Prompt: Look below for the line that contains "George Cuvier French", then copy it and each following line exactly, through and including the line that contains "snake head side".

___ Exercise data ___

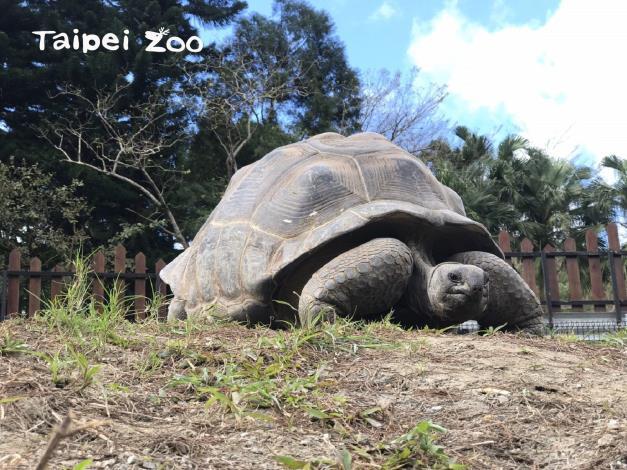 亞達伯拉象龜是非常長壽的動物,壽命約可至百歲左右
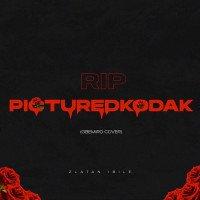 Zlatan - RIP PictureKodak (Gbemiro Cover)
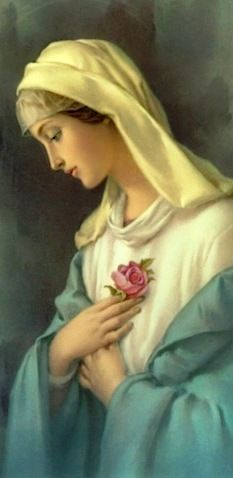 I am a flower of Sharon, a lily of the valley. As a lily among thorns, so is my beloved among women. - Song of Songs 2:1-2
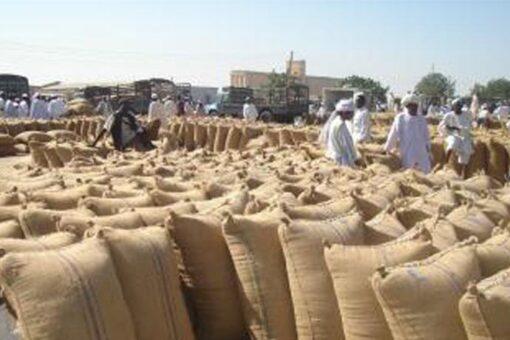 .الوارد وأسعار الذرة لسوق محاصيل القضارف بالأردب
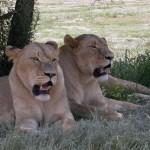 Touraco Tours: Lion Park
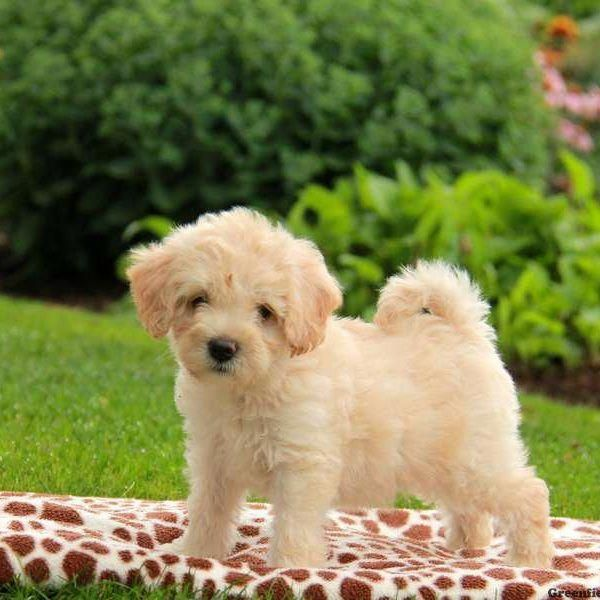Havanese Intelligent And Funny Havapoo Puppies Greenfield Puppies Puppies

___
___ Exercise data ___

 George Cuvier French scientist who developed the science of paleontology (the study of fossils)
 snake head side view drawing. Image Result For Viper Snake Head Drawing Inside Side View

___

Written response:
 George Cuvier French scientist who developed the science of paleontology (the study of fossils)
 snake head side view drawing. Image Result For Viper Snake Head Drawing Inside Side View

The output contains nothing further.